Der damalige Landesdirektor in Tirol, Kurt Rammerstorfer, reagierte offenbar nicht auf das Drängen Schroms, ihn zu einem Vorstellungsgespräch zu treffen.

Dafür wurde in der Zwischenzeit auch ein Ö3-Chefredakteur gesucht. Am 23. April schrieb Schrom also an den Lobbyisten: „Meine Strategie wäre folgende: Sollte irgendein Signal von Ram (Rammerstorfer, Anm.), bewirb ich mich nur um das in Tirol. Falls nicht, dann bewirb ich mich um beides.“

Treffen mit Oberhauser

Zwei Tage später schrieb der PR-Mann zurück, er treffe „morgen OE (Oberhauser, Anm.), dann weiß ich mehr“. Schrom antwortet, dass die Wiener Landesdirektorin Brigitte Wolf ihn auf seinen geplanten Jobwechsel angesprochen habe.

Fakt ist: Schrom erhielt weder den einen, noch den anderen Job. Dafür beackerte er im November erneut seinen Kontaktmann, diesmal wegen eines Wechsels in die „Zeit im Bild“: „Ich will irgendwie nicht direkt mit Oberhauser in Kontakt treten, weil das dann der Amon (Karl, damals Chefredakteur der aktuellen TV-Information und somit quasi Vor- Vorgänger Schroms, Anm.)  als illoyal empfinden könnte. [...] deshalb bitte ich dich um Hilfe -  und zwar, wenn du Oberhauser das nächste mal triffst, wäre es toll, wenn du ihm folgendes sagen könntest: ‚Der Schrom sitzt schon in den Startlöchern…‘“ Und: „Ich wäre dir wirklich wahnsinnig dankbar. Das Problem ist tatsächlich, dass der Wrabetz spart…“

"Dann brauche ich glaube ich etwas Vitamin B"

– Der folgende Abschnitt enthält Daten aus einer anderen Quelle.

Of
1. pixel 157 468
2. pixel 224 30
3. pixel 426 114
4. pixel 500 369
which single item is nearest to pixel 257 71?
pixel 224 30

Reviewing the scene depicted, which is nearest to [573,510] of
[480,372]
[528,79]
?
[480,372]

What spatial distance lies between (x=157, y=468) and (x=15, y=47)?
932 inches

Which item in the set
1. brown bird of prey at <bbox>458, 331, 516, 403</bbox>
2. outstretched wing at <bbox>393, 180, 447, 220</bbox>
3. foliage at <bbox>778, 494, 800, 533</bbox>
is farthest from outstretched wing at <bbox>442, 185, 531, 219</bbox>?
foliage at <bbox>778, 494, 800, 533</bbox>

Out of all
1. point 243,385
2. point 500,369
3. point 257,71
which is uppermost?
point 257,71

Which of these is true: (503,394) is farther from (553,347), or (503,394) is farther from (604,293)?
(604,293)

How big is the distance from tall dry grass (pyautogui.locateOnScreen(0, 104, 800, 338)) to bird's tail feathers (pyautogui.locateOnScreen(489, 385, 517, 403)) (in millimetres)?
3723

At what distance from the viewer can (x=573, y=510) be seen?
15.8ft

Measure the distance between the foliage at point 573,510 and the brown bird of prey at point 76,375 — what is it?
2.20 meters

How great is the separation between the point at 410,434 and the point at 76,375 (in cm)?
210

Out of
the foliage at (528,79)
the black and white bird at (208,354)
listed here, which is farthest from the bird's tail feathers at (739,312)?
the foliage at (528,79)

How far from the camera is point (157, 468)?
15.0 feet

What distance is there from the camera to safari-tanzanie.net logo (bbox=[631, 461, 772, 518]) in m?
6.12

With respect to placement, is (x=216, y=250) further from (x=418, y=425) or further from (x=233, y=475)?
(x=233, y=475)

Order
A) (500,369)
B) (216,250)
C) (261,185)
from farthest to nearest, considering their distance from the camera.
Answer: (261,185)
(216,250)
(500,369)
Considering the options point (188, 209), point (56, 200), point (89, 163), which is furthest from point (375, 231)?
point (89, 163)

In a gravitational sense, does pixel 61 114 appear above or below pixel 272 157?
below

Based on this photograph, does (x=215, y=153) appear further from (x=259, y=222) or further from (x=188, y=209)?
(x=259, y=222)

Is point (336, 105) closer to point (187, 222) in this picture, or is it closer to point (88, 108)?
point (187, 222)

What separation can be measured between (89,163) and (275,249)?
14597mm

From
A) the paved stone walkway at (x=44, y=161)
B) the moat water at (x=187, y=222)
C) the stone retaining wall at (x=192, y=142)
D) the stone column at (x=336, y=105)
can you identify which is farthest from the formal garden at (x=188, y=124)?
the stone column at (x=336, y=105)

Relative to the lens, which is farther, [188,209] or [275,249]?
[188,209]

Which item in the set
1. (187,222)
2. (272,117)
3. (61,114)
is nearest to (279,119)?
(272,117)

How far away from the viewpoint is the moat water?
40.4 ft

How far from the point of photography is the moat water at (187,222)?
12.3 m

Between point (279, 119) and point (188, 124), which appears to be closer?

Der PR-Mann antwortet: „Lieber Matti – mein großer Freund! Werde das am Freitag erledigen – lass uns am Samstag telefonieren“

Schrom schreibt zurück: „Wenn das noch irgendwann in halbwegs überschaubarer Zeit passieren soll, dann brauch ich glaube ich etwas Vitamin B – anscheinend macht der Wrabetz derzeit gar nix.“  Schrom musste sich dennoch in Geduld üben: Erst im Februar 2010 wurde er Innenpolitik-Redakteur der und stellvertretender Ressortleiter der Chronikredaktion.

ORF: "Mails unter Freunden"

Der ORF sprach am Dienstagnachmittag ein einer Stellungnahme von "Mails unter Freunden". Dies kommentiere man nicht. Der Inhalt der Mails seien "unverbindliche Überlegungen über Meetings". Diese hätten nachweisbar "keine Auswirkungen auf die darin erwähnten Funktionsbestellungen" gehabt "und schon gar nicht auf die aktuellen". Schrom sei ein langjähriger journalistischer ORF-Profi, dessen fachliche Qualifikation auch von ORF-Kritikern unbestritten sei.

Was sagt das Gesetz?

Verstößt Schroms Mailverkehr gegen das ORF-Gesetz? Vordergründig nicht. Allerdings dürfte die Preisgabe von unternehmensinternen Informationen an Außenstehende (und zwar nicht zur Verschwiegenheit Verpflichtete wie z.B. Rechtsanwalt oder Steuerberater) mit einem üblichen Dienstvertrag nicht gut zu vereinbaren sein - darin ist man als Dienstnehmer zur Verschwiegenheit verpflichtet. Und der Versuch, die eigene ORF-interne Karriere durch Außenstehende beschleunigen lassen zu wollen zeigt, dass Schrom offenbar nicht darauf vertraute, dass die Bewerbung/Beförderung auf dem normalen Weg (§ 27 Abs 2 ORF-G: Bei der Auswahl von Bewerbern + bei Beförderung ist "in erster Linie die fachliche Eignung zu berücksichtigen") funktionieren würde.

Entweder also wusste also Schrom, dass er nicht die Eignung hat und wollte daher unlauteren Einfluss nehmen (bzw. die Entscheider zu einer gesetzwidrigen Handlung verleiten). Oder er war der Auffassung, ohne Einfluss eines außenstehenden Lobbyisten würden die Entscheider nicht die gesetzmäßige Entscheidung treffen, gerade ihn als den Geeignetsten auszuwählen.